Task statement -> Reproduce word for word the lines below, beginning with the line that contains "At what measured" and continuing through the line that contains "which one is furthest from (113,3)?", both included.

Given data ->
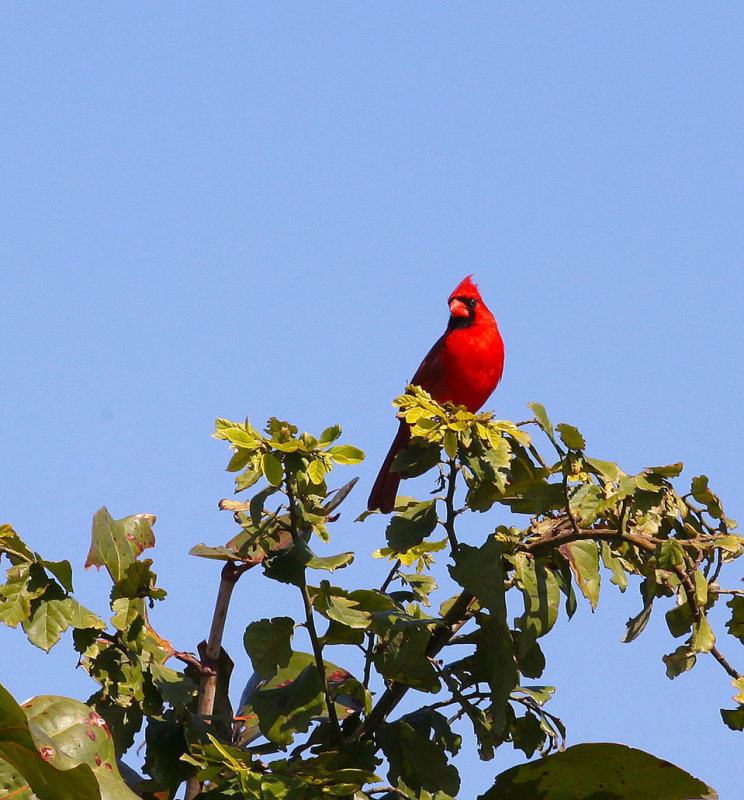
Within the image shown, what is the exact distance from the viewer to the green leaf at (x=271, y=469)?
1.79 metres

* * *

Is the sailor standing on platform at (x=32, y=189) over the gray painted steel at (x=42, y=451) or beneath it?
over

* * *

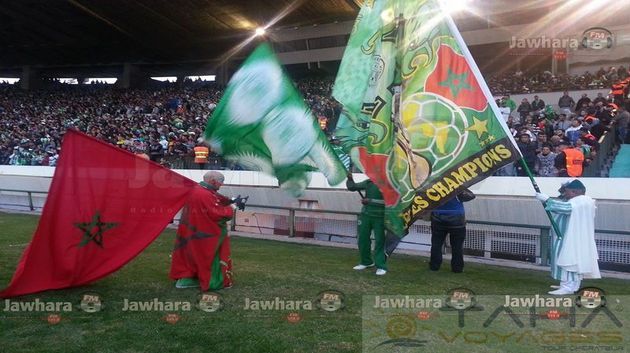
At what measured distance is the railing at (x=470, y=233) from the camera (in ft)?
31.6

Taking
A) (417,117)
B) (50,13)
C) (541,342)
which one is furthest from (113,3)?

Complete output ->
At what measured distance is the railing at (x=470, y=233) from the camera (in ft)?
31.6

Taking
A) (417,117)
B) (50,13)
C) (541,342)
which one is furthest from (113,3)?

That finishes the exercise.